● **TASK DIRECTIONS**: Continue the Brier score decomposition text below from its last sentence.

● **PAGE EXCERPT**:

⁂

Decomposing the Brier score as simple expectations
There are plenty of articles out there on decomposing the Brier score, but they’re usually done in notation that’s non-standard for probability and statistics. I give the decomposition in more standard notation, for the simple case where we predict a binary outcome. I use expectations, instead of the empirical means that would be calculated in practice, since this simplifies the notation. Converting them to empirical means is straightforward.
Posterior / conditional decomposition
Suppose we are predicting the value of some variable $Y$, that can take values of 0 (failure) and 1 (success). We are given data $X=x$ to use in the prediction, and we predict a success with probability $p := p(x)$.
Once we observe $Y=y$, we can assign the prediction $p$ a score $S(p, y) := (p - y)^2$, which we seek to minimise. Before we observe $Y$, we can calculate the expected score, given the data $X$: $$\begin{align*} \mathbb{E}(S(p, Y)|X) &= \mathbb{E}((p(X) - Y)^2|X)\\ &= \mathbb{E}((p(X) - \mathbb{E}(Y|X) + \mathbb{E}(Y|X) - Y)^2|X)\\ &= \mathrm{Var}(Y|X) + (\underbrace{p(X) - \mathbb{E}(Y|X)}_{\textrm{bias}(p(X)|X)})^2. \end{align*}$$
This works by inserting intermediate expressions for $\mathbb{E}(Y|X)$ in the squared term, and then splitting the square, using the fact that $p(X) - \mathbb{E}(Y|X)$ and $Y - \mathbb{E}(Y|X)$ are independent given $X$, since the former term has zero variance.
As an alternative approach, we notice that the starting expectation is the expectation of a squared expression, so we can split that into the variance and the square of the expectation:
$$\begin{align*} \mathbb{E}(S(p, Y)|X) &= \mathbb{E}((p(X) - Y)^2|X)\\ &= \mathrm{Var}(p(X) - Y|X) + \mathbb{E}(p(X) - Y|X)^2\\ &= \mathrm{Var}(Y|X) + (p(X) - \mathbb{E}(Y|X))^2. \end{align*}$$
Again, this simplifies because $p(X)$ is invariant given $X$.
This is the standard variance-bias decomposition for the posterior mean squared error. It attains its minimum when $p(x)$ is equal to the posterior success probability $\mathbb{E}(Y|X=x) = \mathbb{P}(Y=1|X=x)$. We therefore have no reason to give a prediction that deviates from our true belief in the posterior success probability, so $S$ is a proper score function. This isn’t surprising, given that $S$ is the Brier score.

⁂

● **GIVEN RECORDS**:
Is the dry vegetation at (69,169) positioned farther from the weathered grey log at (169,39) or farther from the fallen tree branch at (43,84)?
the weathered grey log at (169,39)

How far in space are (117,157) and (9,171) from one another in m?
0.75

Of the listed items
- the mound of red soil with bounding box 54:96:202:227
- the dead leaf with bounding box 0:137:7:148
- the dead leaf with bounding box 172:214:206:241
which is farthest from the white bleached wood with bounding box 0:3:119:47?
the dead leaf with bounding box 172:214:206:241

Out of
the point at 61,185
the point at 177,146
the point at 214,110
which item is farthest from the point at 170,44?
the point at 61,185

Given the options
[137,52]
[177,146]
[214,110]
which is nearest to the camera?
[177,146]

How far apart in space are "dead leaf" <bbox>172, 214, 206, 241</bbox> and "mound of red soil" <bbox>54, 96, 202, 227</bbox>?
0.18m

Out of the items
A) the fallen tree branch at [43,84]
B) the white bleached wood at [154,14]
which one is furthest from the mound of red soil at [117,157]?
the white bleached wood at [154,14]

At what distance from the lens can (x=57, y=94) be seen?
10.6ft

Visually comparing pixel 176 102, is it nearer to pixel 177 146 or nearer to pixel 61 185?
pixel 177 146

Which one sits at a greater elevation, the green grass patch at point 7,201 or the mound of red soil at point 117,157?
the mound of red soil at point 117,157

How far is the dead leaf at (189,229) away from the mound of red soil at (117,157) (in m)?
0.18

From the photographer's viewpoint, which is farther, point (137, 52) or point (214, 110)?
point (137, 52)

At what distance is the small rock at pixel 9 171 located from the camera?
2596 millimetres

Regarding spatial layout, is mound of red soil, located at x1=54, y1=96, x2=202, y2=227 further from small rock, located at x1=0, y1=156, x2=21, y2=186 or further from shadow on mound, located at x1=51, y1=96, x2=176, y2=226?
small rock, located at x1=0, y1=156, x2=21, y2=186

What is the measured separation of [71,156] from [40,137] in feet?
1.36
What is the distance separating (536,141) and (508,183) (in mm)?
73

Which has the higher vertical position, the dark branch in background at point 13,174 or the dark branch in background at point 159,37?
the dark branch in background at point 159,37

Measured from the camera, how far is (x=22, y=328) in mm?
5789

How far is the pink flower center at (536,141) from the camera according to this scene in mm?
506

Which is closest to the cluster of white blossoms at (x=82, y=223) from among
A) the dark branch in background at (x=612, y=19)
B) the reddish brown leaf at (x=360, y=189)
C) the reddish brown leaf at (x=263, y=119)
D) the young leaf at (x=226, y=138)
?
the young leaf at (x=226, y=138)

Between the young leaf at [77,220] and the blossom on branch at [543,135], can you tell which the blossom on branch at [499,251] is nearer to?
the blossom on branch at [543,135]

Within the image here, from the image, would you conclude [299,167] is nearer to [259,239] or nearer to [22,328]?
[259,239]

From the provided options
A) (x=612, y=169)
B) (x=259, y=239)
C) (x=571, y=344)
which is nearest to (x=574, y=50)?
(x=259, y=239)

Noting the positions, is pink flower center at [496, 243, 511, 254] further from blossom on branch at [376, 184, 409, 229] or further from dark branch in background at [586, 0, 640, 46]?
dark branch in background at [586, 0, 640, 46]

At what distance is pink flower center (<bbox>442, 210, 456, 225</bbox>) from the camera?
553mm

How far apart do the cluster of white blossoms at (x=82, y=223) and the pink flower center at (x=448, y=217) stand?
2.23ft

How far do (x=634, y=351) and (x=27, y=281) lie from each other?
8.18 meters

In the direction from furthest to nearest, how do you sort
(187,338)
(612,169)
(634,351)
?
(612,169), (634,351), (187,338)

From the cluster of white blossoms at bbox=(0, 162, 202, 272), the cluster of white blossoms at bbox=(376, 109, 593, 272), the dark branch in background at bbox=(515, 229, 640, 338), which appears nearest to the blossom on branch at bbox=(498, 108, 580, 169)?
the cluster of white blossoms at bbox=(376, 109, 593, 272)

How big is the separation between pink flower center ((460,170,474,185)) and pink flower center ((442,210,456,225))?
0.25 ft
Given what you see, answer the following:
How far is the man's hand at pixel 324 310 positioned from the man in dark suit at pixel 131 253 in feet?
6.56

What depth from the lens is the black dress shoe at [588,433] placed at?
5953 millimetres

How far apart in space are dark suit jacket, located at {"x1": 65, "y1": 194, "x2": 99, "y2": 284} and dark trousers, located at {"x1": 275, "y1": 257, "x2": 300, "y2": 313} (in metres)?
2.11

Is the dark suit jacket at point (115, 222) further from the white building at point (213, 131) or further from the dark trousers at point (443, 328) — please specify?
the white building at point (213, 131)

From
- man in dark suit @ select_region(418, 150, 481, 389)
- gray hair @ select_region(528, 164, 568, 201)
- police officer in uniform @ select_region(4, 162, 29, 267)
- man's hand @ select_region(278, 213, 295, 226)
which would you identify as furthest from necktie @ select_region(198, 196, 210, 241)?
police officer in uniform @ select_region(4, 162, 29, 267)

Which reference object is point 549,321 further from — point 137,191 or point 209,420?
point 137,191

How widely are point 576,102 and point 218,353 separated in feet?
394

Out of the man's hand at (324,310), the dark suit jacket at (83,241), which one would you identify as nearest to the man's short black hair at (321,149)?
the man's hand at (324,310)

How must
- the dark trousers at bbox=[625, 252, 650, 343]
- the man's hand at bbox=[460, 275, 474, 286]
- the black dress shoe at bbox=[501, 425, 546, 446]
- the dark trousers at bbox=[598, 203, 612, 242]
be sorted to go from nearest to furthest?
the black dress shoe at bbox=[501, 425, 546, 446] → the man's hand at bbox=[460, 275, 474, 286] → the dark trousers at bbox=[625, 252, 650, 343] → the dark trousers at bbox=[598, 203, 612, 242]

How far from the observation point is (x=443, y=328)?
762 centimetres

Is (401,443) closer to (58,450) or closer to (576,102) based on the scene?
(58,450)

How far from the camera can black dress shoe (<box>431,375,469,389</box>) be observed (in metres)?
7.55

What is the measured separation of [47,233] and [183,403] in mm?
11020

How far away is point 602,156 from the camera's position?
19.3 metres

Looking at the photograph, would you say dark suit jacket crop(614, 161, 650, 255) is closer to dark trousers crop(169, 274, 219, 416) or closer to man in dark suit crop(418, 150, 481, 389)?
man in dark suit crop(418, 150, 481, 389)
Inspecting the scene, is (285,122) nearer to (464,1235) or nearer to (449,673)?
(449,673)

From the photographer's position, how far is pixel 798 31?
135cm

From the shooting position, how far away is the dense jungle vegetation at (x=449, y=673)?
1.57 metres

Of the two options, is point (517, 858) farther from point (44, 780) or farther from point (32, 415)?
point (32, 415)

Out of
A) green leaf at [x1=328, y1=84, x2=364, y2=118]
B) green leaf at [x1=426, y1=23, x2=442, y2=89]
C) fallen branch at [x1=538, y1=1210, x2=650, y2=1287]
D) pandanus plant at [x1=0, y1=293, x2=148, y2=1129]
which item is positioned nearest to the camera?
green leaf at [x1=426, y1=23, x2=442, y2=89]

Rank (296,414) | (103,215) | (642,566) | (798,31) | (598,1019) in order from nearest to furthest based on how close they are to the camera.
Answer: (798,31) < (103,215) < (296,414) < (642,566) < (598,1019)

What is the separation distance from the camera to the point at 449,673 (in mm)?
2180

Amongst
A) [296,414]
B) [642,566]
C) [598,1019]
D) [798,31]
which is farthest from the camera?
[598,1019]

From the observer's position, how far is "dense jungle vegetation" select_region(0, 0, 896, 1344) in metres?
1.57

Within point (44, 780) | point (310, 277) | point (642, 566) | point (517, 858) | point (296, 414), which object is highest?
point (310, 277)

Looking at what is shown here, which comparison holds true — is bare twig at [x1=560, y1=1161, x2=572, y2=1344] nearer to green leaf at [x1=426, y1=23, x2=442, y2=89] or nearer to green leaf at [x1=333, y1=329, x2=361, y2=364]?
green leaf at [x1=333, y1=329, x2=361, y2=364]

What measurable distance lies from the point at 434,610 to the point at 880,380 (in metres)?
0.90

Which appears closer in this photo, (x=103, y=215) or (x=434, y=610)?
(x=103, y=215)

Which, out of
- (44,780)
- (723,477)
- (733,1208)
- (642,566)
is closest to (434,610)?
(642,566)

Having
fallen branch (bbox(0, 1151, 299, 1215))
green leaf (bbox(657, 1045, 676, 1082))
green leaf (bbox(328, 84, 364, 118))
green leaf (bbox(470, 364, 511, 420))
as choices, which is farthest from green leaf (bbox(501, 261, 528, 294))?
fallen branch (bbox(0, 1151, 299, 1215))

⁂

● **WRITTEN RESPONSE**:
Prior / unconditional decomposition
If we also take the expectation over the data $X$, then the above approach doesn’t simplify: $p(X)$ no longer has zero variance, and $p(X) - \mathbb{E}(Y)$ and $Y - \mathbb{E}(Y)$ aren’t independent. We therefore get additional variance and covariance terms: $$\begin{align*} \mathbb{E}(S(p, Y)) =&\, \mathrm{Var}(p(X) - Y) + (\mathbb{E}(p(X)) - \mathbb{E}(Y))^2\\ =&\, \mathrm{Var}(Y) + (\mathbb{E}(p(X)) - \mathbb{E}(Y))^2 + \mathrm{Var}(p(X))\\ &- 2 \textrm{Cov}(p(X), Y). \end{align*}$$
We can obtain a clearer decomposition by taking the expectation of the prior decomposition, using the Tower property:
$$\begin{align*} \mathbb{E}(S(p, Y)) &= \mathbb{E}(\mathbb{E}(S(p, Y)|X))\\ &= \underbrace{\mathbb{E}(\mathrm{Var}(Y|X))}_{\textrm{refinement}} + \underbrace{\mathbb{E}((p(X) - \mathbb{E}(Y|X))^2)}_{\textrm{calibration}\ldots}\\ &= \underbrace{\mathrm{Var}(Y)}_\textrm{uncertainty} - \underbrace{\mathrm{Var}(\mathbb{E}(Y|X))}_{\textrm{resolution}} + \underbrace{\mathbb{E}((p(X) - \mathbb{E}(Y|X))^2)}_{\ldots\textrm{ AKA reliability}}, \end{align*}$$ where the final line comes from applying the law of total variance.
These decomposition terms are all positive, and have intuitive meanings.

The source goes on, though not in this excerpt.